Renee Good. Say the name. She was a citizen. She was in a car. And now she is a statistic in a war that was declared on us without a vote, without a debate, without so much as a polite cough. They shot her in the street, in the snow, and then they went on TV and told us we should thank them for it. They told us they are here to keep us safe from the “criminal aliens,” a term they use with the same casual venom an exterminator uses for roaches. But when the smoke clears, it’s a local woman bleeding out on the asphalt, and the “peacekeepers” are gassing the neighbors who dare to light a candle for her.
Chemical Warfare in the Slush and the Expansion of the Abyss
I stood on the corner of 35th and Park last night, the air thick with the acrid sting of tear gas and the metallic taste of fear. The Feds were there, faceless stormtroopers in the gloom, firing pepper balls at kids who looked like they should be worrying about algebra, not chemical warfare. It was a scene from a bad cyberpunk movie, played out in the slush.
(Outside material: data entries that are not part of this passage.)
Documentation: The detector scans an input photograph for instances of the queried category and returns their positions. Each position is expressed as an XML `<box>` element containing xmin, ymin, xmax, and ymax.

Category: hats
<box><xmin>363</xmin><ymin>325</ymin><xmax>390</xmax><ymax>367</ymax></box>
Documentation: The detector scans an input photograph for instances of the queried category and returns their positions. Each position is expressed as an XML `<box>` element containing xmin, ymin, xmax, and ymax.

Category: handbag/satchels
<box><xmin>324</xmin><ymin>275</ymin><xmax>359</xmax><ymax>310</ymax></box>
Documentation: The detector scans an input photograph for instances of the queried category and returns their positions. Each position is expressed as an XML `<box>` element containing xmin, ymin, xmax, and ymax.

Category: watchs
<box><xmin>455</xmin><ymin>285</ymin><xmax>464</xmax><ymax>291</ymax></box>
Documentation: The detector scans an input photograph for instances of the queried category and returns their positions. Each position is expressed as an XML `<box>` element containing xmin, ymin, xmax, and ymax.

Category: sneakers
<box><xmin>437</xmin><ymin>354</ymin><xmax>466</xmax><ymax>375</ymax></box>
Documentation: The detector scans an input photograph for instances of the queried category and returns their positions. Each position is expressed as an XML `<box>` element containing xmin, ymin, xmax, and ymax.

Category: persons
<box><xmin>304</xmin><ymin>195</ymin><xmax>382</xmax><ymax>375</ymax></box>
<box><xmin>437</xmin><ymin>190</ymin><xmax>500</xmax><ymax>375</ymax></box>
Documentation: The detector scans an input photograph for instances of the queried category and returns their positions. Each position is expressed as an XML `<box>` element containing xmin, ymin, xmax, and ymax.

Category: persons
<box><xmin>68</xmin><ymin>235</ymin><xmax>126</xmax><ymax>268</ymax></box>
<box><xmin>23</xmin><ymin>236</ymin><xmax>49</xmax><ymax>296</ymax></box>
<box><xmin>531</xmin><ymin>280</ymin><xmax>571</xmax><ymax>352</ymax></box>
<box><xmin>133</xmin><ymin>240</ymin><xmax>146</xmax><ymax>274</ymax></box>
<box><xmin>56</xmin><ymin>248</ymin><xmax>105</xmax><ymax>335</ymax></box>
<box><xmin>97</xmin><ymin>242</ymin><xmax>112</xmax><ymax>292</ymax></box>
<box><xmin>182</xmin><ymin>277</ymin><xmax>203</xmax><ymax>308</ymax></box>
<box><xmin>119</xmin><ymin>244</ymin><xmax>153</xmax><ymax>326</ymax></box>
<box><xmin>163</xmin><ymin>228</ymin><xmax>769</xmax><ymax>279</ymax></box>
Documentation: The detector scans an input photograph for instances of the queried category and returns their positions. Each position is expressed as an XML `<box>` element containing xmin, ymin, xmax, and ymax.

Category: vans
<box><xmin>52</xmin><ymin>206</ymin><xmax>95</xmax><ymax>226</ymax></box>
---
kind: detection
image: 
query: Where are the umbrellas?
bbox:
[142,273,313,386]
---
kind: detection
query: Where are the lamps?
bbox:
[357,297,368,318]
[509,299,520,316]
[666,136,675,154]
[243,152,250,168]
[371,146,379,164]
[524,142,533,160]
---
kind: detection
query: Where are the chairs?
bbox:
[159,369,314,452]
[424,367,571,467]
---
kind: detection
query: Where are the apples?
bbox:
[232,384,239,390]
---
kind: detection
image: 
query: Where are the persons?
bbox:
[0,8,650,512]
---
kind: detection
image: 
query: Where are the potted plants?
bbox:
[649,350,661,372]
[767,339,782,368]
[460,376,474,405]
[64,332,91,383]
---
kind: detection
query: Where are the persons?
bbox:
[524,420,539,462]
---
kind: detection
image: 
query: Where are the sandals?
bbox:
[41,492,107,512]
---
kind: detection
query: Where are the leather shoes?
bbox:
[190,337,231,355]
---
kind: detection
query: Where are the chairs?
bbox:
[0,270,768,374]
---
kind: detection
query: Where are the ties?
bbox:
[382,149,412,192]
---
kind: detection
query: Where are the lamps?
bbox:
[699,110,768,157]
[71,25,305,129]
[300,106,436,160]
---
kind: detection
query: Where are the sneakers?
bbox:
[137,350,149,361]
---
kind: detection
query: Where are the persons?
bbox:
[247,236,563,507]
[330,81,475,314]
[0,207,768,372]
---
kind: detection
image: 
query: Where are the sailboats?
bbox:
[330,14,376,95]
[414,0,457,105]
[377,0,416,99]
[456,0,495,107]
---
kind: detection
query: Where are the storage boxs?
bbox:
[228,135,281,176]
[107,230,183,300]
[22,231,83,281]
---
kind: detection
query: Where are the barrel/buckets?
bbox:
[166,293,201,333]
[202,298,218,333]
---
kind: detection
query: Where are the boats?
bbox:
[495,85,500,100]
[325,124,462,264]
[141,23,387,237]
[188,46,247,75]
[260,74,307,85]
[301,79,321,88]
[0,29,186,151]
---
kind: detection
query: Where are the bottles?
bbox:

And this is the vibe check, friends. This is the terminal diagnosis. We are watching the normalization of the unthinkable. We are watching the “border” expand until it is everywhere. The border is now the Target vestibule. The border is your driveway. The border is the inside of your skull, where you edit your thoughts before you speak because you don’t know who’s listening.
Bovino and his boys are just the symptoms. The disease is the rot at the core of the system, the idea that safety can be purchased with brutality, that liberty is a luxury we can no longer afford. They are turning this city into a proving ground, a petri dish to see how much we will take before we snap.
Sanity Not Guaranteed in the Frozen Rot
“Sanity not guaranteed,” the sign on the bunker door says. No shit. How can you be sane when the guys with the badges are acting like a conquering army, and the guy in charge is telling you that you love it?
I lit a cigarette in the Target parking lot, watching the caravan roll out, heavy black SUVs looking like hearses for democracy. A woman next to me, bundled in a parka that looked like it could survive a nuclear winter, spat on the ground.
“You believe this bullshit?” she asked.
“Lady,” I said, smoke curling into the frozen air, “I believe it because I’m seeing it. But I don’t have to accept it.”
The lights are flickering, America. The voltage is dropping. And the only thing keeping the darkness at bay is the screaming. So scream. Scream until your throat bleeds. Scream at the architects of our doom. Scream at the man in the suit telling you that the boot on your neck is actually a hug.
Because when the screaming stops, that’s when the silence wins. And in this cold, that silence is fatal.
‘Rip Thorne is currently freezing his ass off in Minneapolis, searching for a drink that doesn’t taste like despair.